Если бы Коля Рыбный решил соорудить поясок верности для своей доброй, непутящей жены, весьма конструктивно было бы исполнить его в виде намордника, смыкающего пасти подсунутых тещей охмурителей – не больно-то проворных в смысле горения страсти, да и, вообще говоря, дяденек с ленцой, сплошь семейных, брюхастых, обрюзглых и убийственно скучных, но (от лени) страдающих недержанием однажды изобретенных комплиментов, которые всякий раз – словно бы в первый раз – приближали Монечку к синеве синего неба. И вот, насильственно сомкнув уста тещенькиным лазутчикам, блеющим свои слюнявые двусмысленности, можно было бы – по крайней мере, с той стороны – вполне предотвратить супружеские измены. Потому что (на это надо обратить особое внимание) кавалеры, подкинутые Моньке ее мамочкой, все эти усталые хозяйственники, видящие в Моньке этакий пикантный розанчик с помойки, притягательно-грешные миазмы которого давали им мимолетный роздых от добродетельных испарений семейной кухни, – все эти прекраснодушные обладатели геморроя, портфеля и осторожного кошелька вызывали в Моньке только детский восторг и не более того. У дяденек дома было так интересно и чисто, и попасть к ним было почетно, как на крейсер «Аврора». И, конечно, старческая болтливость мамашиных протеже ни в коей мере не была ослепительней сдержанной немногословности объектов ее свободного выбора – поддатеньких работяг с Балтийского завода и, по-своему импозантных, знающих свой фасон не хуже моряков и летчиков, шоферов-дальнобойщиков, подваливающих после смены к Монечке в бар. Монька, ценящая в мужчине вторичные признаки куда выше всех третичных и прочих, никогда – надо отдать ей должное (и, кстати сказать, в отличие от «приличных» дам) – не обсуждала и не сравнивала в доверительной беседе мужскую дееспособность своих обожателей – как болтливых, так и молчаливых.
Исполненные добродетели и здравомыслия зрелые женщины – все эти примерно-показательные жены, и стыдливые домохозяйки, и хищно-целомудренные, особенно мозгами, берегини очага, ведущие себя в интимной жизни так же деловито, цепко и трезво, как у прилавка мясного отдела, все эти кроткие терпеливые голубки, самоотверженно любящие своих богатеньких импотентов, или не очень богатеньких, но все равно удобненьких, или не импотентов, но не любящие, а в благопристойной лени исполняющие свой социальный и гражданский долг (зорко притом следя за недомером и недовесом), – все они, конечно, отвернулись бы от беспутной Монечки, выразительно зажав нос.

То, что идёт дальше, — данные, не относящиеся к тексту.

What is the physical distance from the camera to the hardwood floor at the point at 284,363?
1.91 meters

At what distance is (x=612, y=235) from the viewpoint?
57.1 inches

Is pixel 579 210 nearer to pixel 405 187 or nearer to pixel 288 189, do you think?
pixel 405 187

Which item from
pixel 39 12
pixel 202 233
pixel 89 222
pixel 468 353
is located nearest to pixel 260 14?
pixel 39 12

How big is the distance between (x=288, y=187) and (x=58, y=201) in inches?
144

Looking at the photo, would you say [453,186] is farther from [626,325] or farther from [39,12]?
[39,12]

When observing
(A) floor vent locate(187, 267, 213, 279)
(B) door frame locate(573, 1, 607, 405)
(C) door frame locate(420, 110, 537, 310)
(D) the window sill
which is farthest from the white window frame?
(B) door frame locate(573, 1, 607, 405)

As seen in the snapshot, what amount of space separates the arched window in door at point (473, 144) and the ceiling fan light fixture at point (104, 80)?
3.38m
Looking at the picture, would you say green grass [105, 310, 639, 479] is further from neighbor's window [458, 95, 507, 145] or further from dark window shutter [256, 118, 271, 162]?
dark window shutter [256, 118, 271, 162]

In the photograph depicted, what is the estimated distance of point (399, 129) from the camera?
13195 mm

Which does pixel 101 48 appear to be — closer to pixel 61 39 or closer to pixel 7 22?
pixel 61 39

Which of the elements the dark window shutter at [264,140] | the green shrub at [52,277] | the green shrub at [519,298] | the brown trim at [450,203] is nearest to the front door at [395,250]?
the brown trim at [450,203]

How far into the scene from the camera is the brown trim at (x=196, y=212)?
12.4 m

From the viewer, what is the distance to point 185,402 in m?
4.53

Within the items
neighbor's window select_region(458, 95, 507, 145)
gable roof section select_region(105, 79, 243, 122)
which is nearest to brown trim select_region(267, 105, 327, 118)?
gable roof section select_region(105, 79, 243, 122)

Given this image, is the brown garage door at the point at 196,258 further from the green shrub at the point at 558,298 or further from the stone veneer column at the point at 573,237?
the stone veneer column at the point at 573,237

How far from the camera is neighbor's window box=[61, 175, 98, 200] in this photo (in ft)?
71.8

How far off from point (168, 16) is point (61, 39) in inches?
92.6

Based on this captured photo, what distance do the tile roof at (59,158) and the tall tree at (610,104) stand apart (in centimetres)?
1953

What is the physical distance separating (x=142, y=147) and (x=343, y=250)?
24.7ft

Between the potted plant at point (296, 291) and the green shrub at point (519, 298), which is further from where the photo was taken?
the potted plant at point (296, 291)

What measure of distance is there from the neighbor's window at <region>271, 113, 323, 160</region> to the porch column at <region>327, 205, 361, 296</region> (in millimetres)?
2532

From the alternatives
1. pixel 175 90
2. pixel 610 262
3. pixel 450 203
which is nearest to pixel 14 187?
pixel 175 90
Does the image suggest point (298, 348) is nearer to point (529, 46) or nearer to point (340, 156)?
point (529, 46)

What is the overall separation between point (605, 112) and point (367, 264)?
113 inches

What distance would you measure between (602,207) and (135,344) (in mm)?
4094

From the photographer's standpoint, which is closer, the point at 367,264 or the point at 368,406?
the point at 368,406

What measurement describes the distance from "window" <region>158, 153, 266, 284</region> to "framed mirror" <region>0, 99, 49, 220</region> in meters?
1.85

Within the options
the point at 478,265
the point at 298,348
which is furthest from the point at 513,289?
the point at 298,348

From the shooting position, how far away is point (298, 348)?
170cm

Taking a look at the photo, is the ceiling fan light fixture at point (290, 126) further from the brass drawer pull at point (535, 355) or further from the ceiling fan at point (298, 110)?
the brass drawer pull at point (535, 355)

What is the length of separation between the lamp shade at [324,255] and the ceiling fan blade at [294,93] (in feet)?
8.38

Умелец Коля Рыбный продолжал между тем узорить Моньку растительным орнаментом синяков, образующих сад непрерывного цветения; позади купленного в рассрочку пианино «Красный Октябрь» по-прежнему желтела небольших размеров мумия; Гертруда Борисовна перебралась с Софьи Перовской на 1-ю Советскую.
Упаси боже, чтобы за все это время Монька призналась мужу, будто райские дерева цветут, притом буйно, и за пределами супружеской спальни. Она все равно ведь не могла бы объяснить, что хочет подольше оставаться на этом празднике, где раздают разные призы и подарки, а она так любит праздники, подарки, призы, а главное – потанцевать, и еще совершенно неизвестно, какие призы, подарки и танцы назначат на завтра – может, в сто раз лучше, чем на сегодня, и, может статься, что розовых, карминных, янтарных петушков на палочках сменят сахарные матрешки, обернутые тонко позванивающей фольгой и перевязанные блестящей голубой ленточкой.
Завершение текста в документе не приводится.